◆ Page extract
Support for German Umlaute äöü
Description
Typesense treats German Umlaute "ÄÖÜ" like "AOU", so it does not distinguish between them.

Expected Behavior
Treat them as distinct characters, so ü !== u. If I type "Büch" I'd like to see "Bücher" higher than "Buch".
Metadata
Typesense Version: 0.23.1
OS: Linux
+1 but I'd like to add the Swedish "å".
A potential fix for this is in 0.26.0.rc62, when locale is set to de or sv (or any other locales that have umlauts), in the field definition in the collection schema.
Could you give it a shot and confirm if it works as expected now?
Is it autosetting the locale somehow? Seems to work as expected even without setting the collection locale (empty string).
@osfa
No, it won't work without setting the locale. See here: https://gist.github.com/kishorenc/d1c5fcfe8c0b3dd598b6ecdf4c466c3c
We want Ängelholm to be returned first but it's not. If you set sv locale to the title field, it will work as expected.
Why does this require setting a locale? With international data it's expected to have special characters from many languages in the collection. I'd argue that TS should generally match an exact matcher higher than a "it's kinda the same character just without umlauts" match
I'd argue that TS should generally match an exact matcher higher than a "it's kinda the same character just without umlauts" match
We can only index one version of the text: either with accents and umlauts or not. Whatever formatting we do, we have to repeat the same for the query. It's not possible to run both version and prioritize one version over the other because of performance reasons.

◆ Written task A
How many lines of the records contain the word "person"? Reply with the number alone.

(Spatial questions tied to images)
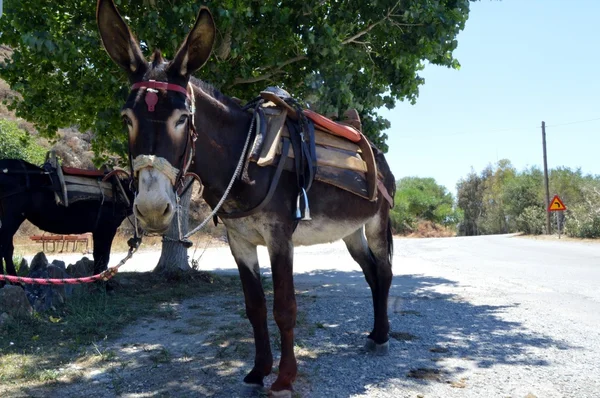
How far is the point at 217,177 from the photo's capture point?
11.1ft

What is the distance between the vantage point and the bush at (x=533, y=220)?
35.1 m

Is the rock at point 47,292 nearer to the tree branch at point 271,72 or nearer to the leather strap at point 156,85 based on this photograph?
the tree branch at point 271,72

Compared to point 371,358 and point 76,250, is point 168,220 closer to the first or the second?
point 371,358

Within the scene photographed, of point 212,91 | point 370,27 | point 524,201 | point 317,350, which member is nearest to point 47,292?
point 317,350

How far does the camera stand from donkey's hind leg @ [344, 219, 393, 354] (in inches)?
194

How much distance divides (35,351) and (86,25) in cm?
554

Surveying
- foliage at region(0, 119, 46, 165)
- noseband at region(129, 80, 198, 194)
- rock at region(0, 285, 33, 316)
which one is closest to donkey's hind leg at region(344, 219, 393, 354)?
noseband at region(129, 80, 198, 194)

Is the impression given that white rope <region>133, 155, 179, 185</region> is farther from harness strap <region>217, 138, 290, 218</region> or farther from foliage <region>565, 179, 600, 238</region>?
foliage <region>565, 179, 600, 238</region>

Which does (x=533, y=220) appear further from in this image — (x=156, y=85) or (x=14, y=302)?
(x=156, y=85)

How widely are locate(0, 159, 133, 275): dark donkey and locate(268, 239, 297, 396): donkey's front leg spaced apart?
4.17 metres

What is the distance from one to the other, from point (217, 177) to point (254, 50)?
682cm

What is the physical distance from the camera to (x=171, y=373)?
4.22 meters

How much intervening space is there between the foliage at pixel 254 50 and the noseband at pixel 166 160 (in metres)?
4.24

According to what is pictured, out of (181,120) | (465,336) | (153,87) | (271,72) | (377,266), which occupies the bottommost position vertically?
(465,336)
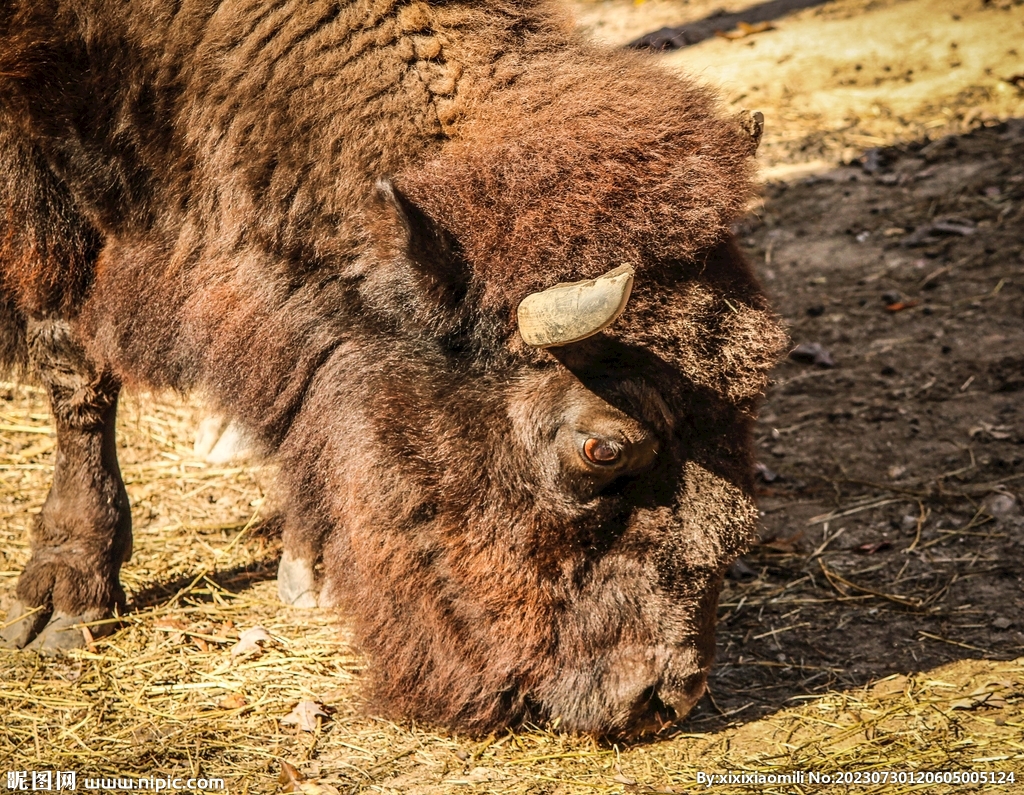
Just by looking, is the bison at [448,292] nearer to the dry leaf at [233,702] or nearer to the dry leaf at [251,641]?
the dry leaf at [233,702]

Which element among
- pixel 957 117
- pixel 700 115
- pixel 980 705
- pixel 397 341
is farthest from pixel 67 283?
pixel 957 117

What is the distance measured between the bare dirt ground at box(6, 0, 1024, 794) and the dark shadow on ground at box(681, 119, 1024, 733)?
2 cm

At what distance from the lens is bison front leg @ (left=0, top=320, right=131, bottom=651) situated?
168 inches

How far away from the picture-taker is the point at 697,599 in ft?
10.9

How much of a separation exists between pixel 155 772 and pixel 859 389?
474cm

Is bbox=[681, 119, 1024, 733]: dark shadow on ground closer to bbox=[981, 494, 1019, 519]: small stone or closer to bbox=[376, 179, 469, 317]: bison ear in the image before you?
bbox=[981, 494, 1019, 519]: small stone

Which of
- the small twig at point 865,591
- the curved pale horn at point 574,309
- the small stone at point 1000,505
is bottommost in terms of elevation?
the small twig at point 865,591

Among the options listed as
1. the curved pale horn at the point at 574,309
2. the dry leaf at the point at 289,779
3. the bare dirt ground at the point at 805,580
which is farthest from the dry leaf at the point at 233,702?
the curved pale horn at the point at 574,309

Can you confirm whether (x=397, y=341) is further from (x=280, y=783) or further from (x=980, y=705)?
(x=980, y=705)

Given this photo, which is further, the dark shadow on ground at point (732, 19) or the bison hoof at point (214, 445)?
the dark shadow on ground at point (732, 19)

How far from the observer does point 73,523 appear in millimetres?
4395

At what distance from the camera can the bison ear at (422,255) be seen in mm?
3012

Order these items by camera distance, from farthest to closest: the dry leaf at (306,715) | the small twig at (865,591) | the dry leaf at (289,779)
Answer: the small twig at (865,591) → the dry leaf at (306,715) → the dry leaf at (289,779)

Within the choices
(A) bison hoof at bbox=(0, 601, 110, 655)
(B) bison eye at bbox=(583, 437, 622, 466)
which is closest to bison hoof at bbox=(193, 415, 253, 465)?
(A) bison hoof at bbox=(0, 601, 110, 655)
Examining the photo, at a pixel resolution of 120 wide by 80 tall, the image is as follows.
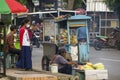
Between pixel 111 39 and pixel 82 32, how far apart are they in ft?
40.0

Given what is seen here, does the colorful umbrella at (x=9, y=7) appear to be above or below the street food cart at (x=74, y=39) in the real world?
above

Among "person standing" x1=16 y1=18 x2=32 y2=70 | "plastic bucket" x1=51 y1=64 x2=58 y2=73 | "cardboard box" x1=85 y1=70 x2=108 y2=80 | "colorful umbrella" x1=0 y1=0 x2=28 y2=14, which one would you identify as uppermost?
"colorful umbrella" x1=0 y1=0 x2=28 y2=14

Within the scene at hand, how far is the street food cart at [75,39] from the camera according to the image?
54.7 ft

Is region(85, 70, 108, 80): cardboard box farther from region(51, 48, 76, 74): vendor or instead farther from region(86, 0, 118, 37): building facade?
region(86, 0, 118, 37): building facade

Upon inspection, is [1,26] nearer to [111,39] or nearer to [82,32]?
[82,32]

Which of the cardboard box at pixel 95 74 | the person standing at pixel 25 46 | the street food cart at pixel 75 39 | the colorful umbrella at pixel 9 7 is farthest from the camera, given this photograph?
the street food cart at pixel 75 39

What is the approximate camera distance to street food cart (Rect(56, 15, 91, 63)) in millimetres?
16688

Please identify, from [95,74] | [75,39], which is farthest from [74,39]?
[95,74]

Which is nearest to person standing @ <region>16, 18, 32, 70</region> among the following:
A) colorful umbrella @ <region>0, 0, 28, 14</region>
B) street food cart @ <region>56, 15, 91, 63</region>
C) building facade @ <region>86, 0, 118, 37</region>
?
colorful umbrella @ <region>0, 0, 28, 14</region>

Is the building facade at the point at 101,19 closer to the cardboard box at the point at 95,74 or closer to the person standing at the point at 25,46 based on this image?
the person standing at the point at 25,46

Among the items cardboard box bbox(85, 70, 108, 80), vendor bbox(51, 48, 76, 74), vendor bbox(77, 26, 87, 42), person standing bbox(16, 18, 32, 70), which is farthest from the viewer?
vendor bbox(77, 26, 87, 42)

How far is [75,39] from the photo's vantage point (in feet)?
57.0

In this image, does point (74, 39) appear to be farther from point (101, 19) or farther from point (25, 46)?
point (101, 19)

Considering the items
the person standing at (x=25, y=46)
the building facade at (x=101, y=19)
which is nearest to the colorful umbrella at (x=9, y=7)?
the person standing at (x=25, y=46)
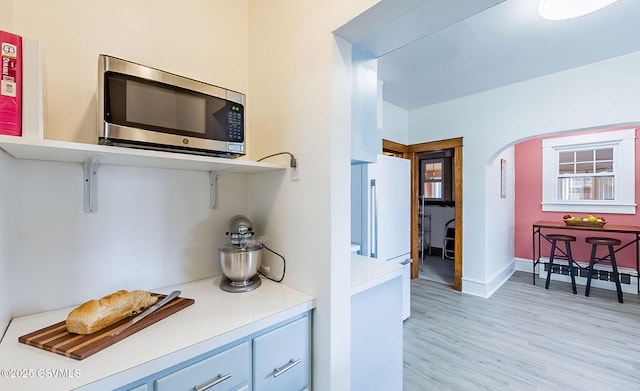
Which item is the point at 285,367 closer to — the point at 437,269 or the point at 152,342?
the point at 152,342

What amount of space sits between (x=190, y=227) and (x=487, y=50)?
2952mm

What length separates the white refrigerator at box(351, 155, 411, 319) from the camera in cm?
246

◆ Written task B
Pick up the Typesense umlaut thread after its final post and carry it forward.

◆ Right answer A
8

◆ Right answer B
So your current fix really just does exact match on umlauts and then only returns non-umlaut matches through typo-correction? Is this the same for characters like é è ê even though they don't exist e.g. in the de locale? Wouldn't it be then better to just have a config that basically says "don't normalize to a-z"?
Sorry for the confusion. We can prioritize one over the other when typo_tokens_threshold is set to a larger number so that typo matches are allowed. Otherwise, since the umlaut is matched exactly only those records are returned. Same behavior for other accented characters when a locale is set.
No, it won't work without setting the locale. See here: https://gist.github.com/kishorenc/d1c5fcfe8c0b3dd598b6ecdf4c466c3c
We want
Ängelholmto be returned first but it's not. If you setsvlocale to thetitlefield, it will work as expected.
ah. in the other build it seemed to have stripped these chars completely though? that behavior seems fixed here, without setting locale, although it doesn't rank them correctly without setting it correctly as you point out.
Yes, without locale, we will still strip those symbols since those don't have a meaning in English and which is the default locale.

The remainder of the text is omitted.